Re: [RFC PATCH 0/4] Optimize rss_stat initialization/teardown for single-threaded tasks

All of lore.kernel.org
 help / color / mirror / Atom feed

From: Harry Yoo <harry.yoo@oracle.com>
To: Mateusz Guzik <mjguzik@gmail.com>
Cc: Jan Kara <jack@suse.cz>,
	Mathieu Desnoyers <mathieu.desnoyers@efficios.com>,
	Gabriel Krisman Bertazi <krisman@suse.de>,
	linux-mm@kvack.org, linux-kernel@vger.kernel.org,
	Shakeel Butt <shakeel.butt@linux.dev>,
	Michal Hocko <mhocko@kernel.org>, Dennis Zhou <dennis@kernel.org>,
	Tejun Heo <tj@kernel.org>, Christoph Lameter <cl@gentwo.org>,
	Andrew Morton <akpm@linux-foundation.org>,
	David Hildenbrand <david@redhat.com>,
	Lorenzo Stoakes <lorenzo.stoakes@oracle.com>,
	"Liam R. Howlett" <Liam.Howlett@oracle.com>,
	Vlastimil Babka <vbabka@suse.cz>, Mike Rapoport <rppt@kernel.org>,
	Suren Baghdasaryan <surenb@google.com>,
	Thomas Gleixner <tglx@linutronix.de>
Subject: Re: [RFC PATCH 0/4] Optimize rss_stat initialization/teardown for single-threaded tasks
Date: Mon, 1 Dec 2025 19:38:55 +0900	[thread overview]
Message-ID: <aS1wPxSdd-WcU__K@hyeyoo> (raw)
In-Reply-To: <CAGudoHEyX1gdwG_MVf-M2KMHBE1Juo6VbfSyp3rbXoS+5JaNtw@mail.gmail.com>

On Sat, Nov 29, 2025 at 06:57:21AM +0100, Mateusz Guzik wrote:
> On Fri, Nov 28, 2025 at 9:10 PM Jan Kara <jack@suse.cz> wrote:
> > On Fri 28-11-25 08:30:08, Mathieu Desnoyers wrote:
> > > What would really reduce memory allocation overhead on fork
> > > is to move all those fields into a top level
> > > "struct mm_percpu_struct" as a first step. This would
> > > merge 3 per-cpu allocations into one when forking a new
> > > task.
> > >
> > > Then the second step is to create a mm_percpu_struct
> > > cache to bypass the per-cpu allocator.
> > >
> > > I suspect that by doing just that we'd get most of the
> > > performance benefits provided by the single-threaded special-case
> > > proposed here.
> >
> > I don't think so. Because in the profiles I have been doing for these
> > loads the biggest cost wasn't actually the per-cpu allocation itself but
> > the cost of zeroing the allocated counter for many CPUs (and then the
> > counter summarization on exit) and you're not going to get rid of that with
> > just reshuffling per-cpu fields and adding slab allocator in front.
> >
> 
> The entire ordeal has been discussed several times already. I'm rather
> disappointed there is a new patchset posted which does not address any
> of it and goes straight to special-casing single-threaded operation.

Supplied information:
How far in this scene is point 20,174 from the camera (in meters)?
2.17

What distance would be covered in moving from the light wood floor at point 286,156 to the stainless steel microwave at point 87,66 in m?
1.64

Task requirements:
(A) Summarize the mailing-list thread on rss_stat initialization and teardown in three sentences.
(B) Translate this sentence from the rss_stat thread into Spanish: "Then the second step is to create a mm_percpu_struct cache to bypass the per-cpu allocator."
(C) Carry on the mailing-list thread about rss_stat initialization from its last line.
The material comes from a different source than the text.

Answers for the exercise:
(A) Mathieu Desnoyers proposed merging the per-cpu allocations made when forking into a single struct mm_percpu_struct and then adding a cache for it to bypass the per-cpu allocator, expecting this to deliver most of the benefit of the single-threaded special case. Jan Kara disagreed, saying his profiles showed the biggest cost was zeroing the counter for many CPUs and summarizing it on exit, which reshuffling fields and adding a slab allocator would not remove. Mateusz Guzik noted the matter had been discussed several times and said he was disappointed that a new patchset went straight to special-casing single-threaded operation without addressing that discussion.

(B) Luego, el segundo paso es crear una caché de mm_percpu_struct para evitar el asignador per-cpu.

(C)
> 
> The major claims (by me anyway) are:
> 1. single-threaded operation for fork + exec suffers avoidable
> overhead even without the rss counter problem, which are tractable
> with the same kind of thing which would sort out the multi-threaded
> problem
> 2. unfortunately there is an increasing number of multi-threaded (and
> often short lived) processes (example: lld, the linker form the llvm
> project; more broadly plenty of things Rust where people think
> threading == performance)
> 
> Bottom line is, solutions like the one proposed in the patchset are at
> best a stopgap and even they leave performance on the table for the
> case they are optimizing for.
> 
> The pragmatic way forward (as I see it anyway) is to fix up the
> multi-threaded thing and see if trying to special case for
> single-threaded case is justifiable afterwards.
> 
> Given that the current patchset has to resort to atomics in certain
> cases, there is some error-pronnes and runtime overhead associated
> with it going beyond merely checking if the process is
> single-threaded, which puts an additional question mark on it.
> 
> Now to business:
> You mentioned the rss loops are a problem. I agree, but they can be
> largely damage-controlled. More importantly there are 2 loops of the
> sort already happening even with the patchset at hand.
> 
> mm_alloc_cid() results in one loop in the percpu allocator to zero out
> the area, then mm_init_cid() performs the following:
>         for_each_possible_cpu(i) {
>                 struct mm_cid *pcpu_cid = per_cpu_ptr(mm->pcpu_cid, i);
> 
>                 pcpu_cid->cid = MM_CID_UNSET;
>                 pcpu_cid->recent_cid = MM_CID_UNSET;
>                 pcpu_cid->time = 0;
>         }
> 
> There is no way this is not visible already on 256 threads.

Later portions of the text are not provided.